#### [SELECTED PASSAGE]
====================

In our well-known account of the Transfiguration, Peter simply says, “Lord, it is good for us to be here.” Of course, he could mean Mount Tabor all in and of itself. It has an amazing 360-degree view of the Jezreel Valley, the mountains of Samaria, Mount Carmel, the Golan Heights, Mt Gilead, the whole of Galilee, all as far as the eye can see. On a clear day it is where heaven and earth meet.
There atop a mountain, the place where man has gone to meet God, where human and divine touch, the meeting place of the temporal and the eternal. Matthew, Mark and Luke describe the miraculous event of the Transfiguration, as does 2 Peter 1. We celebrate the event that was the revelation of Jesus’s divine nature, exalting him above the Law/Moses and all the prophets/Elijah, foreshadowing his death, and prefiguring his Resurrection. Maybe Peter understood what was unfolding or maybe he was flummoxed and all he could come up with was “…it is good for us to be here.” I am not sure I would have understood what I was seeing much less think of something to say.
I have been atop many a mountain – some of the Colorado 14ers, peaks topping 14,000 feet. Wind River Peak in Wyoming, Kilimanjaro, Mt. Kenya – and it was good to be there. Amazing views, comradery of my friends, a sense of accomplishment. And it was amazing to see the place where the earth touched the sky – and a place to think about how small we are in the universe of things, even right here on our own planet. As a Christian believer, of course my thoughts turned to God, His creative presence and works, and it is something to fall asleep under the canopy of stars in prayer. It was good to be there.
But it was not a place or experience like the Apostles atop Mt. Tabor. It was not a single moment in time when God spoke to me, that I was overcome in visions of our Savior, spoke in tongues, was slain in the Spirit, or any other event that would be a measure of the depth of my faith – my own personal transforming mountain top experience.
Growing up I was surrounded by Baptists, Pentecostals, and Evangelical folk – people who testified in church, at the grocery store, in the barber shop, and more, with words such as “God laid on my heart…” “God convicted me…” “The Spirit told me…” They had visions and dreams in which Jesus revealed himself to them in spectacular ways they can’t describe or deny. They didn’t have to squint and strain to discern God’s presence in the hushed tones of the Catholic Mass in the Consecrated Host the priest held up for all to see. “Behold the Lamb of God.”
I felt I was a bottom dweller on the hierarchy of holiness. I was forever condemned to live there wanting my own mountain top experience. Wanting, as St Timothy says in the 2nd reading, to be called to holiness through the appearance of Jesus – or at least his voice, a dream, …anything. I wanted Mt. Tabor. Why Peter and not me?

====================

#### [INFORMATION SUPPLIED]
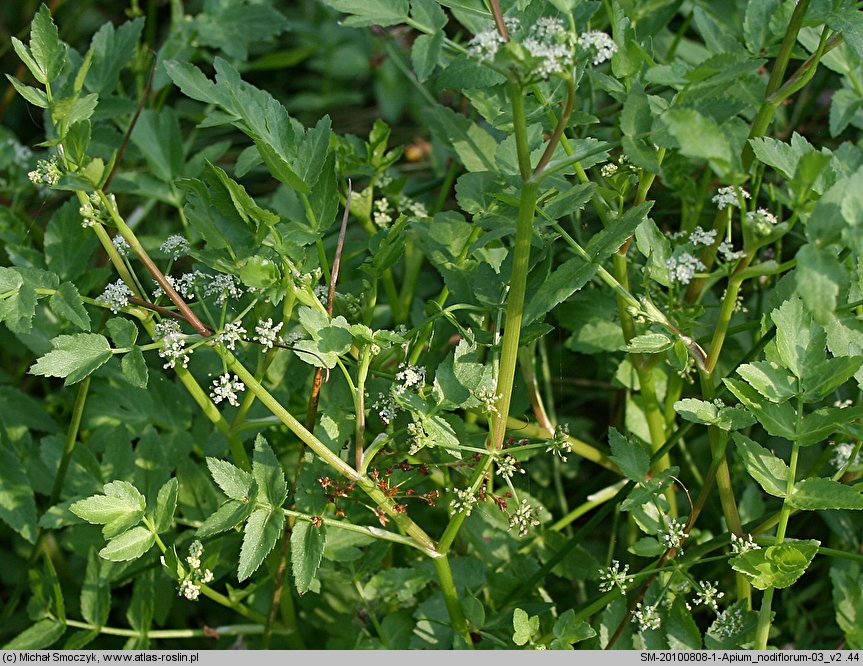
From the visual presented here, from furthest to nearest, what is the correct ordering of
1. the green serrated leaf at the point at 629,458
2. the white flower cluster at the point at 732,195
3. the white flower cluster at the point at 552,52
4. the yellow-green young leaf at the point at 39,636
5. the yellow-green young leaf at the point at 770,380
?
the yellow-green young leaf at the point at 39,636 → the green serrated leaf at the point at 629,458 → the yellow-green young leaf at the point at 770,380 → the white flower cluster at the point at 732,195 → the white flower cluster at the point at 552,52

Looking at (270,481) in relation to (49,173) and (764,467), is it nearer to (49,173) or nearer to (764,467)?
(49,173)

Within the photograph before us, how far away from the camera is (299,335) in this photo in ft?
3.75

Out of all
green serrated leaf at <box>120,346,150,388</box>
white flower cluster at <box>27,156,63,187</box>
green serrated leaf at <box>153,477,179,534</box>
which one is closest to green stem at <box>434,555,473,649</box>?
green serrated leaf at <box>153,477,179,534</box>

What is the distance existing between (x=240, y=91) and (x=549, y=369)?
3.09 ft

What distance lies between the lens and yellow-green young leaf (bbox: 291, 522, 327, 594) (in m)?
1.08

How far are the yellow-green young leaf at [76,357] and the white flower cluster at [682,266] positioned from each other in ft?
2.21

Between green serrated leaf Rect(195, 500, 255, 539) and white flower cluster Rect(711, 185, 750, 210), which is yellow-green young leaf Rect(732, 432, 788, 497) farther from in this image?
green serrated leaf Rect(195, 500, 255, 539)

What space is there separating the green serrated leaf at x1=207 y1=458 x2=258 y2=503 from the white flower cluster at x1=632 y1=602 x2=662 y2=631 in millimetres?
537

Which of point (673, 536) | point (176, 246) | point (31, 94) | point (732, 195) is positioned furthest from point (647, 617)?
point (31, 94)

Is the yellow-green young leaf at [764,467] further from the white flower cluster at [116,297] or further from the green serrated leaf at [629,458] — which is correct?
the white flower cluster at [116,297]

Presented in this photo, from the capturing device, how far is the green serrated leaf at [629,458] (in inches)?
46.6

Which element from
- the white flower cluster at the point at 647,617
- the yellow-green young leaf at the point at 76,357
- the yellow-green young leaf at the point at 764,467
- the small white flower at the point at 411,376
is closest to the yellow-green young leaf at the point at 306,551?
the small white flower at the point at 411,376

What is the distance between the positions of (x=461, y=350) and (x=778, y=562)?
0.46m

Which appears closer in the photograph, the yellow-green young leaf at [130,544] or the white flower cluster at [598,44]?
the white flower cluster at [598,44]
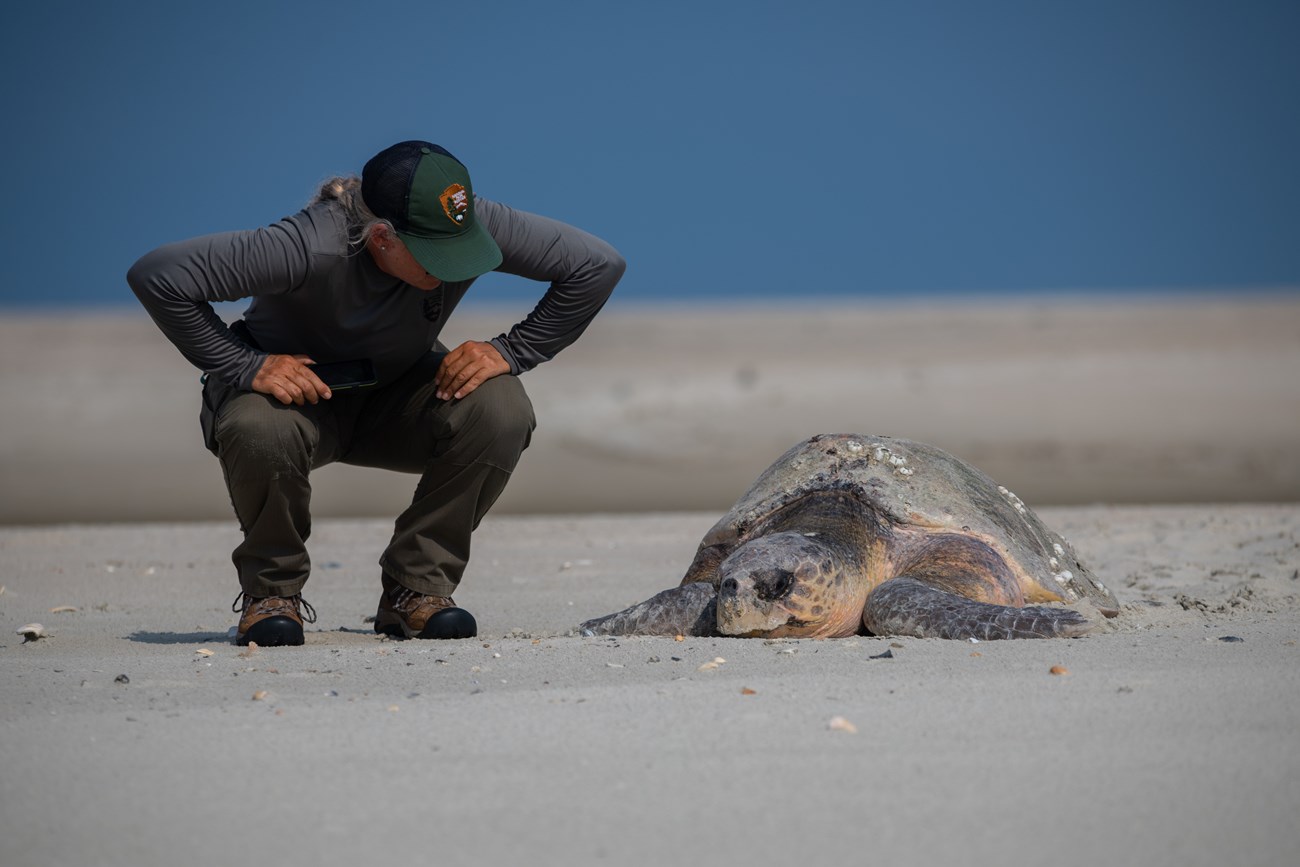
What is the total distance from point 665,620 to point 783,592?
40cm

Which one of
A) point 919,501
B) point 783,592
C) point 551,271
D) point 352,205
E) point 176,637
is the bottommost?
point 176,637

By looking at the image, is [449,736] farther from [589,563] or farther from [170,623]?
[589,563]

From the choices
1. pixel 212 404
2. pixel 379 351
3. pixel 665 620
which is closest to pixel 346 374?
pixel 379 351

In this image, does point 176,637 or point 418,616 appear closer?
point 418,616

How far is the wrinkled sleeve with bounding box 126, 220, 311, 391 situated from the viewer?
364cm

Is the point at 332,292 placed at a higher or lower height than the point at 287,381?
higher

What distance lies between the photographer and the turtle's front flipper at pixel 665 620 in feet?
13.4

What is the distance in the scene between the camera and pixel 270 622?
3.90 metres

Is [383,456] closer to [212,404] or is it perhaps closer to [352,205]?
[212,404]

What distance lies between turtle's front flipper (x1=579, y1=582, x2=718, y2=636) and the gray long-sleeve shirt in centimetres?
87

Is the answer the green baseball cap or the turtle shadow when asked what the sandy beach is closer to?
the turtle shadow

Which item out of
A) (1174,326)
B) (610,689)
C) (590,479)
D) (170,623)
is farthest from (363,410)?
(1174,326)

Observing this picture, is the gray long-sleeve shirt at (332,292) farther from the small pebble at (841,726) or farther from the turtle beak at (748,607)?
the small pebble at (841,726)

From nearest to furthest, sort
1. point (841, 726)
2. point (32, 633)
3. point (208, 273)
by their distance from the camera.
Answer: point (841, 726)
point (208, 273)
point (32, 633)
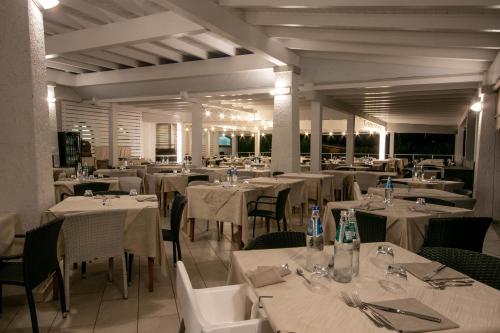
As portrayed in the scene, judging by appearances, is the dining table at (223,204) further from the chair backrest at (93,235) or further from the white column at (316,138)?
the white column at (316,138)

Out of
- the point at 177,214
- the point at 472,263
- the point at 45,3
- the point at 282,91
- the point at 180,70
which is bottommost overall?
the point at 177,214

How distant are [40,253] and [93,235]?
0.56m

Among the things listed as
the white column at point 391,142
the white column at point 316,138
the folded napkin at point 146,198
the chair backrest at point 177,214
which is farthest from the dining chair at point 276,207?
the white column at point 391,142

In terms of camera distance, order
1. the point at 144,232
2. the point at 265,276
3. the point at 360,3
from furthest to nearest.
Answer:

====================

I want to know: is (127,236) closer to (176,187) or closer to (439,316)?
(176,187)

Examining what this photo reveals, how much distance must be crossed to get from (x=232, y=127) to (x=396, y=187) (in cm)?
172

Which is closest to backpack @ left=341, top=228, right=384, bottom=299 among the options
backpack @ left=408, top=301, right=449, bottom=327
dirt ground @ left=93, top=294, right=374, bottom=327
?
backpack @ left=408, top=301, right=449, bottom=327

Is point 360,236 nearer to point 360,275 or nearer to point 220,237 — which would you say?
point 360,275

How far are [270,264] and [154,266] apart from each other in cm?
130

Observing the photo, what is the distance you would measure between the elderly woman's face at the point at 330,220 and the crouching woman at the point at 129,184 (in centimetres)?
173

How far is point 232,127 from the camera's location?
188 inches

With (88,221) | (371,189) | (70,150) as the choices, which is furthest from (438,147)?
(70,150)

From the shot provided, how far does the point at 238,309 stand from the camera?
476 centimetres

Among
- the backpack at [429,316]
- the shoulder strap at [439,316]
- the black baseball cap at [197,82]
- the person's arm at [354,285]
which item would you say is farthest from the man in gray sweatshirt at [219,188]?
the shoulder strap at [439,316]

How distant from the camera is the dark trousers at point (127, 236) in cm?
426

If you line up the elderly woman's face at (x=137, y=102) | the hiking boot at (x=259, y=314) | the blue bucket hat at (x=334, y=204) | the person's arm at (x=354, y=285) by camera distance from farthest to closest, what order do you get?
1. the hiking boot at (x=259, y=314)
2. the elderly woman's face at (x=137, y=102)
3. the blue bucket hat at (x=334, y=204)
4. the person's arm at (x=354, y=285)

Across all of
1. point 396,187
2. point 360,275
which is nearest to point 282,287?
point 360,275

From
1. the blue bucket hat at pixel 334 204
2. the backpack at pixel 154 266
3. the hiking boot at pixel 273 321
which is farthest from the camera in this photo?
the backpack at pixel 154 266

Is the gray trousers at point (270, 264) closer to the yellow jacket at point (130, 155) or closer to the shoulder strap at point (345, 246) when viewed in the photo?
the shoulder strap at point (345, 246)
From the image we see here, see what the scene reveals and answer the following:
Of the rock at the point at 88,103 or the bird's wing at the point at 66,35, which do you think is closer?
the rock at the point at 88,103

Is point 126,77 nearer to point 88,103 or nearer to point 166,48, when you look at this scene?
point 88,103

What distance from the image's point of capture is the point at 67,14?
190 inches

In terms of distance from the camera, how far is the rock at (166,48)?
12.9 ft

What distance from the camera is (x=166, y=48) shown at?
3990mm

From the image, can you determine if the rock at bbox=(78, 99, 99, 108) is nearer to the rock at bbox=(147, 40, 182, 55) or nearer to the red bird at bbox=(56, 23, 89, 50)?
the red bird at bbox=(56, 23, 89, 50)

====================

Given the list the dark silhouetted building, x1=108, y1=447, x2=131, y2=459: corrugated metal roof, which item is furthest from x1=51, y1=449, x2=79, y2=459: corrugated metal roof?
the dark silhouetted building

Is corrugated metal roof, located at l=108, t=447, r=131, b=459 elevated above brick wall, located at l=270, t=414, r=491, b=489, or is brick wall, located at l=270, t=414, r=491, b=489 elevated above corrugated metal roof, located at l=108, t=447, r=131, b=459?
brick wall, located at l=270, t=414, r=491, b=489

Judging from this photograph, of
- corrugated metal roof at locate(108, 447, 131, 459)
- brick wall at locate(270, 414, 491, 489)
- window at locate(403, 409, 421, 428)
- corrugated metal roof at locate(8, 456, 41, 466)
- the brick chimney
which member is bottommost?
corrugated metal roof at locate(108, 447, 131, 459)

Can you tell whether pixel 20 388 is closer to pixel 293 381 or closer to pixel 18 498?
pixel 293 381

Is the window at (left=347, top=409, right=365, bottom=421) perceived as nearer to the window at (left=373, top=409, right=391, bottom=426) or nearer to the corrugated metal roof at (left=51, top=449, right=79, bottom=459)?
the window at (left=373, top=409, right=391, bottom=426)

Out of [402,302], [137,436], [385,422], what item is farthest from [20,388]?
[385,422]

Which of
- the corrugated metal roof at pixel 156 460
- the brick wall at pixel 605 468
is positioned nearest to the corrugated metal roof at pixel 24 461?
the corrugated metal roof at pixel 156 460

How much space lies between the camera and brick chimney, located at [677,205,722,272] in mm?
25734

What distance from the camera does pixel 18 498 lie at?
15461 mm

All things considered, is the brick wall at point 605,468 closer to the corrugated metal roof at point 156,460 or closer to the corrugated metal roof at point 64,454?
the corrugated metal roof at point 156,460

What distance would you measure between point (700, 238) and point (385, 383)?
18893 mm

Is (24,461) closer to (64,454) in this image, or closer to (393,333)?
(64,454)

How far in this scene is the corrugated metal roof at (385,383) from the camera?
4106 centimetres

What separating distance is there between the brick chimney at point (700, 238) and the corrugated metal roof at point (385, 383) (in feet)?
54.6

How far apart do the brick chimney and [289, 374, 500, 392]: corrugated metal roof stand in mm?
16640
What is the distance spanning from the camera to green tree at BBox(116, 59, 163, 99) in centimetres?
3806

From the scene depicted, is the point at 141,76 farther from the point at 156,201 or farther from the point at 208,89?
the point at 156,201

====================

#### [EXERCISE REQUIREMENTS]
In the reflection on the Transfiguration, list every place it names as part of the view from Mount Tabor.

#### [RESPONSE TO THE EXERCISE]
- The Jezreel Valley
- The mountains of Samaria
- Mount Carmel
- The Golan Heights
- Mt Gilead
- The whole of Galilee